Sunday, October 29, 2017

63. PRINCIPAL COMPONENT ANALYSIS

OBJECTIVE

Analyze the interrelations among several variables and explain them with a reduced number of variables.


DESCRIPTION
A principal component analysis (PCA) analyzes the interrelations among a large number of variables to find a small number of variables (components) that explain the variance of the original variables. This method is usually performed as the first step in a series of analyses; for example, it can be used when there are too many predictor variables compared with the number of observations or to avoid multicollinearity.

Suppose that a company is obtaining responses about many characteristics of a product, say a new shampoo: color, smell, cleanliness, and shine. After a PCA it finds out that the four original variables can be reduced to two components[1]:
  • -          Component “quality”: color and smell;
  • -          Component “effect on hair”: cleanliness and shine.

Even though it is possible to run a PCA in Excel with complex calculations or special complements,[2] I suggest using a proper statistical tool. Here I will only explain some guidelines when performing a PCA.

First of all, the analysis starts with a covariance or correlation matrix. I suggest using a correlation matrix, since we cannot use a covariance matrix if the variables have different scales or the variances are too different. Then, eigenvectors (the direction of the variance) and eigenvalues (the degree of variance in a certain direction) are calculated. Now we have a number of components that is equal to the number of variables, each one with a specific eigenvalue.

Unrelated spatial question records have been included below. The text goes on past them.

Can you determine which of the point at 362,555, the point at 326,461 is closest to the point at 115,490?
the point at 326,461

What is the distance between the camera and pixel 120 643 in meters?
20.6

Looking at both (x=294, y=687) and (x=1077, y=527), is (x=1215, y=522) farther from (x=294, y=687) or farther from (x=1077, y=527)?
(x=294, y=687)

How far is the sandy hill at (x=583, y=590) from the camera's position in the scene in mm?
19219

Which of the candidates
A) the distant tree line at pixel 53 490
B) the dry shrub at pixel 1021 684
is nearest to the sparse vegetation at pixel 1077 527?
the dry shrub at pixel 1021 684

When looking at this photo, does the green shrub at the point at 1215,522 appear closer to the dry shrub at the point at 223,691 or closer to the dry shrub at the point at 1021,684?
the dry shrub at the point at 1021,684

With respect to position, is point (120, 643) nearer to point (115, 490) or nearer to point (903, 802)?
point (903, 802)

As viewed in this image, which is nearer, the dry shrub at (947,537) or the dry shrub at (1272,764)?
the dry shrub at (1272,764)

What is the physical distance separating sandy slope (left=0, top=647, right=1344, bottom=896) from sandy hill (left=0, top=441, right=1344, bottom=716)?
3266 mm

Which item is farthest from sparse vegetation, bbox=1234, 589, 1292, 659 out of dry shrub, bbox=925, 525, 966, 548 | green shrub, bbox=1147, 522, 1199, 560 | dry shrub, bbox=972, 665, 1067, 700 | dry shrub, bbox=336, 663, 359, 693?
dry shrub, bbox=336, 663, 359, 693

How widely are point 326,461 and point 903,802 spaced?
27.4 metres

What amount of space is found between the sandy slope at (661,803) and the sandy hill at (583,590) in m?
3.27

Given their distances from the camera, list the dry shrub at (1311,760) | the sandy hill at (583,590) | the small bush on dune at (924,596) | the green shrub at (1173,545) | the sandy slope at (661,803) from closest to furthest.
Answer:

Results of Principal Component Analysis
Figure 74: Results of a PCA

The more variance (eigenvalue) that a component explains, the more important it is. There are several approaches that we can use to choose the number of components to retain:
-          Defining a threshold before the analysis:

  •   choose all the components with a certain eigenvalue (usually > 1);
  •    choose a priori a specific number of components (then verify the total variance       explained and other validity tests);
  •    choose the first x components that explain at least X% of the variance, for example      80% if using the results for descriptive purposes or higher if the results will be used      in other statistical analysis (Figure 74);

-          Use a scree plot (Figure 75) and “cut” the line at the main inflexion point or at one of the main inflexion points where there is an acceptable total variance explained (for example, in Figure 75 the first four components can be chosen, since there is an important inflexion point, but they just explain 60% of the variance).

Scree Plot Principal Component Analysis

 Figure 75: Scree Plot

The next step is to analyze the principal components’ correlation coefficients in a matrix with variables and components. Ideally we want one variable to have a high correlation with one component to define each component conceptually (smell and color = component “quality”). However, even if we cannot explain the resulting components conceptually, we have to bear in mind that the main objective of a PCA is to reduce a large number of variables to a manageable number of components, while interpreting the component is not strictly necessary. In chapter 64. EXPLORATORY FACTOR ANALYSIS, PCA analysis will be used as the method for a factor analysis, and I will introduce optimization methods, factor scoring, and validity tests.


TEMPLATE






[1] In spite of this example, PCA is usually performed when we have a larger number of variables.